__SELECTION__
>> begin
A Korean Interview

Yes, you read that right. I had a Korean interview last week.

I am looking for a part time job. My job for Young Life is part time, and thus, I need something else to do. I have been scouring craigslist, monster, the Washington Post, really everywhere for jobs. What comes naturally to me, obviously, is jobs with education. I have found quite a few options, but there is always something weird.

Last Thursday was my first interview. My first craigslist job interview, exciting. I was nervous, didn’t know what to wear, what to bring or anything of the sort. The details on the job were sketchy: it was in the education industry, the hours listed were from 10-8 and they only hired certified teachers. This sounds good to me.

I got there a little early and drove around a bit to waste time. Finally the appropriate time had arrived, so I walked to the door.

This is basically what was starting back at me.

This isn’t the actual door, truth be told, but I did try to take a picture and heard some creaking and got nervous. This is the result:

Once I got in, it was clear that my interview was for a typical tutoring agency, which doesn’t work perfectly with my schedule these days. But all I could hear was someone speaking in Korean. I followed the voice to find the woman and she told me she would be right with me and asked me to fill out some papers. I filled out the very extensive application and waited. And waited. And waited. This was quite a phone call this woman was on. The most interesting part of it all was she was the only one talking. The poor listener on the other end of the conversation! I wish I knew what she was talking about.
>> end
__WRITTEN TASK A__
In the post about the Korean interview, what hours did the job listing give?
__WRITTEN TASK B__
Sum up the post about the Korean interview in two sentences.

__DATASET EXCERPTS__
>> begin
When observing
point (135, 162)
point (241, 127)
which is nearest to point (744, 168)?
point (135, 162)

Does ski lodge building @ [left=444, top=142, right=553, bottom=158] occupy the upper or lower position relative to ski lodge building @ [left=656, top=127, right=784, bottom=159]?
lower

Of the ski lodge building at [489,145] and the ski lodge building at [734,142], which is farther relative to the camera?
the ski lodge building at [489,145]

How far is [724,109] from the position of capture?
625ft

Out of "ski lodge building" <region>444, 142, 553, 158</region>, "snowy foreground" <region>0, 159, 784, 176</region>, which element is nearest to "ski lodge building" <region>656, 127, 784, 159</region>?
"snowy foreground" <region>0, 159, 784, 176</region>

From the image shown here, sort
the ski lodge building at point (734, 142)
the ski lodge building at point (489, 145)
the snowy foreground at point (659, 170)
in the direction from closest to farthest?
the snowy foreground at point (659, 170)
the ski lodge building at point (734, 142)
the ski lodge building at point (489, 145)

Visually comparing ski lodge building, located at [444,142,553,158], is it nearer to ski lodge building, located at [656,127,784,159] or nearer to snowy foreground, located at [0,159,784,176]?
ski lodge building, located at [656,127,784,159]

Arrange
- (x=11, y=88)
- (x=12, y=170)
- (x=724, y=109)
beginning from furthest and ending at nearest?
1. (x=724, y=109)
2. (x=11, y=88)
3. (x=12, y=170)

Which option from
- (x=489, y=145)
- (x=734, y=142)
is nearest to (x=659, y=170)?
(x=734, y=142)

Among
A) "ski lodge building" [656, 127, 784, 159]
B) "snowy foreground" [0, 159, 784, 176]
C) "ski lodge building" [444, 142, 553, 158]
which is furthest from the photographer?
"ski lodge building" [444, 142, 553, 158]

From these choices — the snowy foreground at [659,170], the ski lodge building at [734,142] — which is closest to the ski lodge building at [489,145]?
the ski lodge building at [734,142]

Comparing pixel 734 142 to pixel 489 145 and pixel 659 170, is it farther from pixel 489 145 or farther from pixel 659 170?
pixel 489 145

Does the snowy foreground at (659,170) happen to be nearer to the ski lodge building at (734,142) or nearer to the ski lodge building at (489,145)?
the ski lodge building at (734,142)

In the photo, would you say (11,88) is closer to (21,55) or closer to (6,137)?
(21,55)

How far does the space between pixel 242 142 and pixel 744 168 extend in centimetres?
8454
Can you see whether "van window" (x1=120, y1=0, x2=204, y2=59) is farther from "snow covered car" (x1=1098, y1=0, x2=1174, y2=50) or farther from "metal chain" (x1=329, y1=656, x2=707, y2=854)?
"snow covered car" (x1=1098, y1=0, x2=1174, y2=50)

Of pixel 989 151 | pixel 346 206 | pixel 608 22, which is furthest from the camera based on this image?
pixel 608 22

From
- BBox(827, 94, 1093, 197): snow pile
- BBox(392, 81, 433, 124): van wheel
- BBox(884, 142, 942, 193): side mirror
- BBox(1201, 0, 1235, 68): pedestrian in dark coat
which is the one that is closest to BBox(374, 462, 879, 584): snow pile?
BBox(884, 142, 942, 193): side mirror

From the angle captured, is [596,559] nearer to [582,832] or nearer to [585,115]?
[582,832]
>> end
__RESULT A__
From 10 to 8.

__RESULT B__
Because the writer's job with Young Life is only part time, the writer looked everywhere for more work in education and went to a first craigslist interview for a job that hired only certified teachers. It turned out to be a typical tutoring agency, and after filling out a long application, the writer waited a long time while the woman there talked on the phone in Korean.